Editorial: El fin antes que el medio
Editorial: El fin antes que el medio

El último miércoles, con el voto favorable de 61 senadores, llegó a su fin el ‘impeachment’ brasileño con la destitución de Dilma Rousseff de la presidencia. Este proceso que duró más de tres meses desde que Rousseff fuera suspendida del cargo y asumiera interinamente el entonces vicepresidente –y hoy presidente hasta el término del mandato en el 2018– Michel Temer, tuvo lugar en medio de uno de los períodos de mayor inestabilidad política, económica y social que ha vivido el vecino del oriente.

En el 2015, la economía de Brasil se contrajo en 3,8%, su mayor caída en los últimos 25 años y el segundo peor desempeño económico de toda América Latina.
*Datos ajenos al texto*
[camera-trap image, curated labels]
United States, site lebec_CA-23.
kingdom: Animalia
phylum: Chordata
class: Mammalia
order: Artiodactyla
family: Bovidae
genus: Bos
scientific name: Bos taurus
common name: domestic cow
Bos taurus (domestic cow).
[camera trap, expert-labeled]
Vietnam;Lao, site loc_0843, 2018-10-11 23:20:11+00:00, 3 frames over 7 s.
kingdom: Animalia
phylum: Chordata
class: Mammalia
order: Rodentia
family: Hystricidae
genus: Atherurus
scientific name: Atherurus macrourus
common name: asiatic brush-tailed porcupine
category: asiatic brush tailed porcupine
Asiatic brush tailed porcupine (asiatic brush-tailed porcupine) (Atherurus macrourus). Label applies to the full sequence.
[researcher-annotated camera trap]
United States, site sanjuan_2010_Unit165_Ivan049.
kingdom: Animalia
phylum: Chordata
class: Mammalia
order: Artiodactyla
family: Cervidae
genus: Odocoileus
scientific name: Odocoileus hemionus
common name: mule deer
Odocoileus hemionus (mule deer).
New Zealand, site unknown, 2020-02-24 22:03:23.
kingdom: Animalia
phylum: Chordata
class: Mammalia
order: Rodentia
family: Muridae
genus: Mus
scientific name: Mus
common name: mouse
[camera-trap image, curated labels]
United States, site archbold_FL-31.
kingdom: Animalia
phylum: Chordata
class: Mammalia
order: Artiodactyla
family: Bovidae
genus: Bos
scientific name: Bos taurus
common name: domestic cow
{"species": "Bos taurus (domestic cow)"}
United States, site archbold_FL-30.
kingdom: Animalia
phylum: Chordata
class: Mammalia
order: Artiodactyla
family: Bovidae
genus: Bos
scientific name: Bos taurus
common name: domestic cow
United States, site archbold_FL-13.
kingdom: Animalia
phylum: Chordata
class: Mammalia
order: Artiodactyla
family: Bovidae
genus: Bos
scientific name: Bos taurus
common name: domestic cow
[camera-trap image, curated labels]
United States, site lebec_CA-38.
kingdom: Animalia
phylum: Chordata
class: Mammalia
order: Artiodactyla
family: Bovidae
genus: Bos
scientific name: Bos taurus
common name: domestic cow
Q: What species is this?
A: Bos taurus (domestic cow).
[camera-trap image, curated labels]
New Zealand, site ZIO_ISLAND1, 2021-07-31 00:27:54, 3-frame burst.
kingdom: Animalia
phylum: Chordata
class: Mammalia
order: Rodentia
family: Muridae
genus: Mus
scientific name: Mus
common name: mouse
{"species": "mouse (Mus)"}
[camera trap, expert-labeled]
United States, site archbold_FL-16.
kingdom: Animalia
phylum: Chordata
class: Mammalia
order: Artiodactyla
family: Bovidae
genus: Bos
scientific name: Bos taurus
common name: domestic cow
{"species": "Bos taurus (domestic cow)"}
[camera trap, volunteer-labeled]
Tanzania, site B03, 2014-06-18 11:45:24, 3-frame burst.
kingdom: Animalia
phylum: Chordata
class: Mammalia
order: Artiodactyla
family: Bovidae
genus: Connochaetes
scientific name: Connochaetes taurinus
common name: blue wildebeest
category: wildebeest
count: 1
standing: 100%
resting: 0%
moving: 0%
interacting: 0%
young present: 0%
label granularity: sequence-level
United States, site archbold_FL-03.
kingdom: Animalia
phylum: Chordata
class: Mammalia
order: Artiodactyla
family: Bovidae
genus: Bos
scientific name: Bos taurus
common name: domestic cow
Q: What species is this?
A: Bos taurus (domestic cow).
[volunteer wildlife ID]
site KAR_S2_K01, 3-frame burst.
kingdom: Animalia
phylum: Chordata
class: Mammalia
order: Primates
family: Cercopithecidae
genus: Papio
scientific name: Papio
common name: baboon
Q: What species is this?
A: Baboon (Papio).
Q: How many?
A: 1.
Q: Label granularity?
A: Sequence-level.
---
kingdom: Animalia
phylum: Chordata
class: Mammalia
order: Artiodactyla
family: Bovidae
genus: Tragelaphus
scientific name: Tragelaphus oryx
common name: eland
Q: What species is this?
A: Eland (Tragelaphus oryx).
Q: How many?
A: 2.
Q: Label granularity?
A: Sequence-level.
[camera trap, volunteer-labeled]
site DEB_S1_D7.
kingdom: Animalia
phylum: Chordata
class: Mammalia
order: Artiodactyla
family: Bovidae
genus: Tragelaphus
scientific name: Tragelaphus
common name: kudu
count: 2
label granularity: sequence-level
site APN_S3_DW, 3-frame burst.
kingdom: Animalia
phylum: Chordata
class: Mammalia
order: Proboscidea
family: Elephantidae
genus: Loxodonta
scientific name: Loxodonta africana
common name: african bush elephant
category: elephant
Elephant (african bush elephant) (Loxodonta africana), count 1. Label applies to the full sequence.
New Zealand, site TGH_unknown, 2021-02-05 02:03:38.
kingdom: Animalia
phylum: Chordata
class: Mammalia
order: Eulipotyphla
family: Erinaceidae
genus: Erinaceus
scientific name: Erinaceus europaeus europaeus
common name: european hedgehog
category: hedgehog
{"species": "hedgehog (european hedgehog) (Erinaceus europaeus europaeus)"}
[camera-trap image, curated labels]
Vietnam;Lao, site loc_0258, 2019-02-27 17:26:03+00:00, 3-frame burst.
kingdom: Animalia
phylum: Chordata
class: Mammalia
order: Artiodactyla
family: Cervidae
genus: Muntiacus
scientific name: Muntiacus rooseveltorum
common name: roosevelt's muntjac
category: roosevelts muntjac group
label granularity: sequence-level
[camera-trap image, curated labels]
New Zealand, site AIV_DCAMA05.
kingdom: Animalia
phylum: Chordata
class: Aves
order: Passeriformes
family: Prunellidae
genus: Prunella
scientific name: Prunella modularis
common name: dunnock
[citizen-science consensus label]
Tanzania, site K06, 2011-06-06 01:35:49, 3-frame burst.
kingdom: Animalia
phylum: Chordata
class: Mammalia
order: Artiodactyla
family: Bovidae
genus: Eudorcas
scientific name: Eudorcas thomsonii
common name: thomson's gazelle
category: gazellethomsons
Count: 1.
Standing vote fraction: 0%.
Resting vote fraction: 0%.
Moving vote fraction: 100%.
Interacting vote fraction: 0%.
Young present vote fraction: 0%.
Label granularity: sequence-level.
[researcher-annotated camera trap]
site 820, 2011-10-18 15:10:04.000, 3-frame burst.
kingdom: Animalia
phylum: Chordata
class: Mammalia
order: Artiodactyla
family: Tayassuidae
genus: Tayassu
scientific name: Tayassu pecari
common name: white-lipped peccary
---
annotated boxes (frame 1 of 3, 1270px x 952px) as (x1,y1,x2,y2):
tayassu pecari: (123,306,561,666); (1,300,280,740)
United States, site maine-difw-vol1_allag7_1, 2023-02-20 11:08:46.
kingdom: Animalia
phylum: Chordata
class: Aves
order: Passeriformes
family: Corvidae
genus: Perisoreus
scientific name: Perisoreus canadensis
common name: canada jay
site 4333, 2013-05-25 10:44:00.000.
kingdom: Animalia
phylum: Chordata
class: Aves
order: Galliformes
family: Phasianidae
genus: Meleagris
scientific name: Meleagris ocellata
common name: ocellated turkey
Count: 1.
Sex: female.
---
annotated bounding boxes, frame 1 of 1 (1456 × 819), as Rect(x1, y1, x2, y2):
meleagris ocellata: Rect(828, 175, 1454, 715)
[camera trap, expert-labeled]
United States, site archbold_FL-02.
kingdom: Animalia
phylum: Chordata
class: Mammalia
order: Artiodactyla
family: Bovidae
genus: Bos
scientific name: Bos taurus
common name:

Esto sumado a la mayor tasa de desempleo de los últimos 10 años, la mayor tasa de inflación de los últimos 13 años, la devaluación de la moneda y la desconfianza empresarial constituyen parte del legado de Dilma Rousseff.

Pero la desaprobación de la primera mujer presidenta de Brasil (71% según reportó ayer Ipsos) no se origina únicamente en su pésimo manejo económico –cuyas raíces, en gran medida, se pueden hallar en las políticas intervencionistas y el “capitalismo de Estado” que acompañaron al Partido de los Trabajadores (PT) desde que llegó al gobierno con Lula Da Silva–, sino también en la percepción generalizada de corrupción que salpica a su administración y a casi toda la clase política del país.

Como se sabe, la investigación del Caso Lava Jato –el mayor escándalo de corrupción de la historia de Brasil– ha involucrado a decenas de altos funcionarios, políticos y directivos de importantes empresas constructoras, en un esquema que permitió que estas últimas obtuvieran ganancias ilícitas y millonarias provenientes de la empresa estatal Petrobras. Todo ello gracias a las obras de infraestructura sobrevaloradas y repartidas entre las constructoras, a cambio de sobornos y financiamientos políticos, en los que los miembros del PT desempeñaron un rol protagónico.

A pesar de no haber sido acusada directamente por corrupción, Rousseff se ha visto envuelta en el escándalo no solo por su pertenencia al PT, sino también por intentar proteger a su predecesor y padrino político, Lula Da Silva; en particular, cuando lo nombró ministro de la Casa Civil, luego de que el ex presidente fuera incluido en las investigaciones, con el único y bochornoso fin de blindarlo con inmunidad y evitar, así, su arresto.

Como se aprecia, Dilma Rousseff está muy lejos de la santidad, pero sus pecados no condonan el camino escogido por sus detractores en el Legislativo brasileño. A diferencia de lo que ocurre en la aritmética, en este caso, dos negativos no hacen un positivo. 

De hecho, el juicio político a Dilma Rousseff no tuvo nada que ver con la corrupción ni la paupérrima situación económica del país. Al menos, no formalmente. De lo que se acusó a la ex mandataria fue de una presunta violación de normas fiscales, con énfasis en la palabra ‘presunta’, pues dicha infracción no ha sido probada. Más aun, como varios analistas brasileños han advertido, la práctica imputada de conseguir el préstamo de bancos estatales para maquillar el déficit fiscal (la llamada ‘pedalada’) no era ajena a las administraciones anteriores, y nunca antes se había considerado como merecedora del ‘impeachment’. Lo que hace pensar que el fin (la destitución) ya estaba definido y solo faltaba el medio (la justificación). 

Que el proceso llevado a cabo haya estado dentro de las fronteras legales y constitucionales del ordenamiento brasileño no lo justifica ni exime de reproche. Pues el ejercicio excesivo de esta prerrogativa desnaturaliza la figura misma del juicio político –que, por la severidad de sus consecuencias, debiera estar reservado para casos realmente graves– y flaco favor hace a la estabilidad democrática del gigante de Sudamérica que, en menos de 30 años, ha presenciado la destitución de dos de sus cuatro presidentes electos. Aunque es de esperar que la situación política y económica de Brasil mejore, ello no se debiera lograr a costa de la institucionalidad y el respeto a la voluntad popular puesta de manifiesto en elecciones democráticas, con prescindencia del color partidario que resultare ganador en ellas.